Search each line below for the word "States" and list those that contain it.

▶ [Records for this task]:
════════════════════
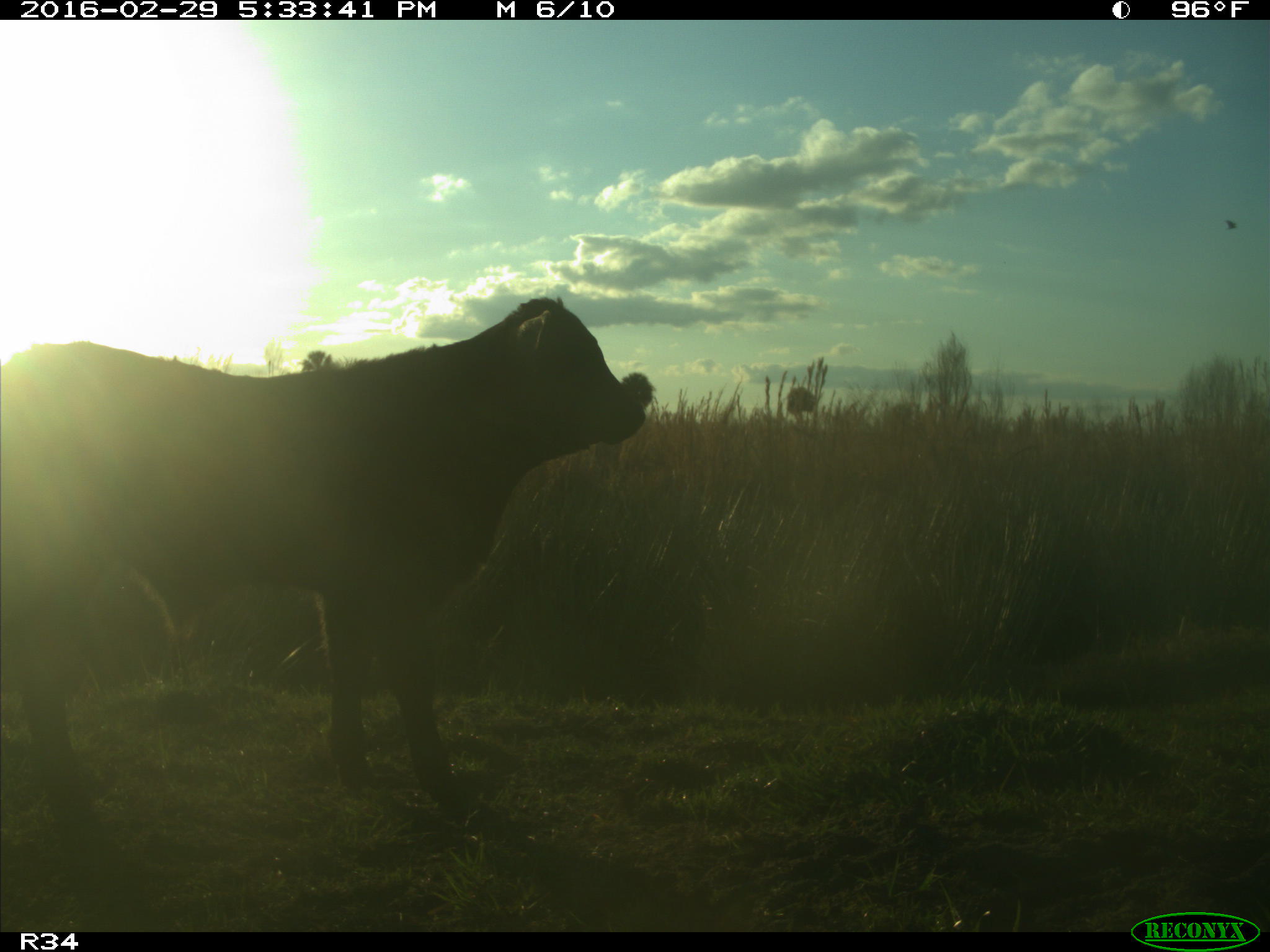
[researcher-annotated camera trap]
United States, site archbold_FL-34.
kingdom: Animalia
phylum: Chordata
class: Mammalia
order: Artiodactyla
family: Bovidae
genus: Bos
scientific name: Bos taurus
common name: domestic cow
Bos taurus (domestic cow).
════════════════════
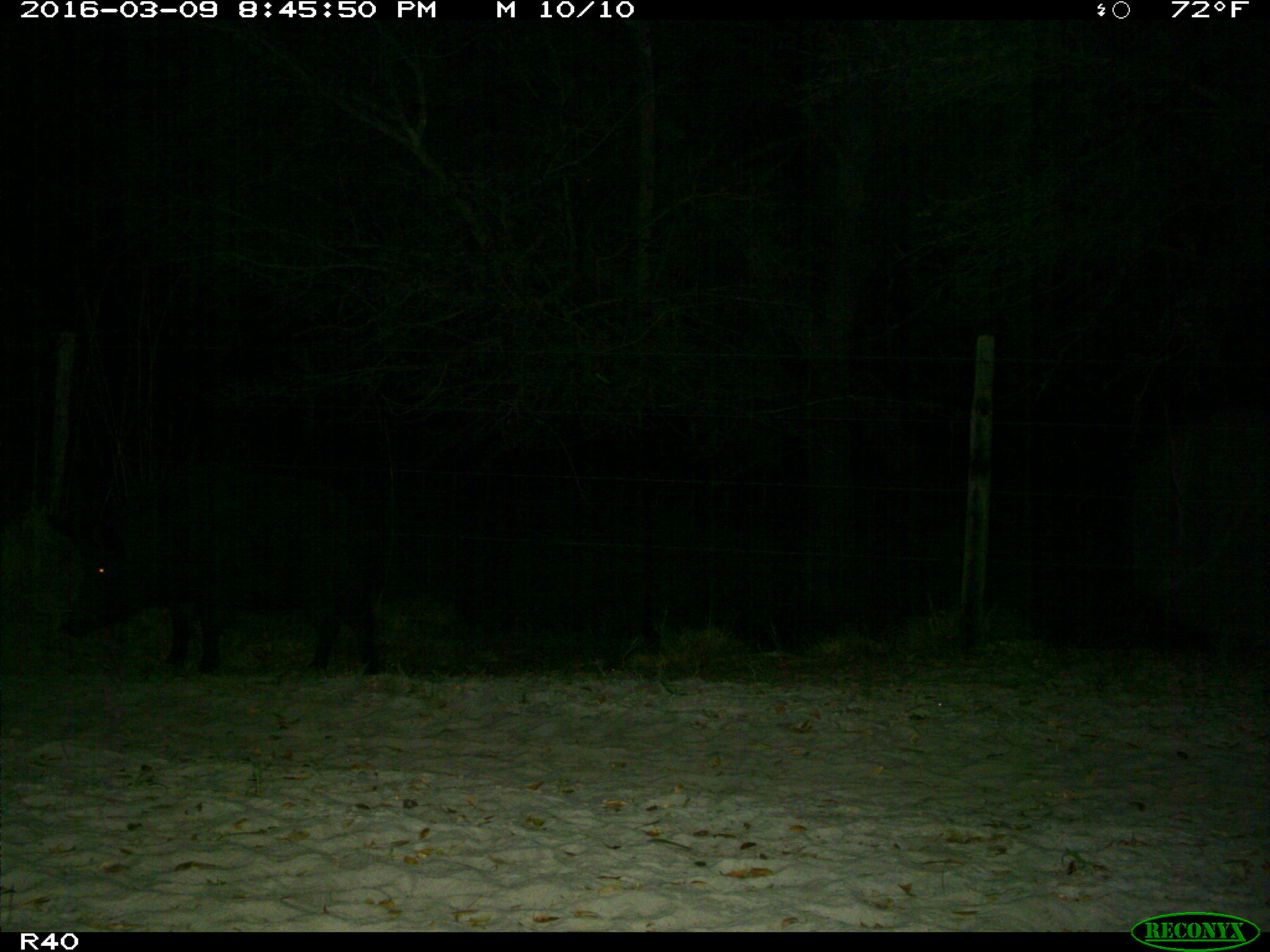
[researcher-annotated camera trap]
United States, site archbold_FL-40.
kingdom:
════════════════════
▶ [Answer below]:
United States, site archbold_FL-34.
United States, site archbold_FL-40.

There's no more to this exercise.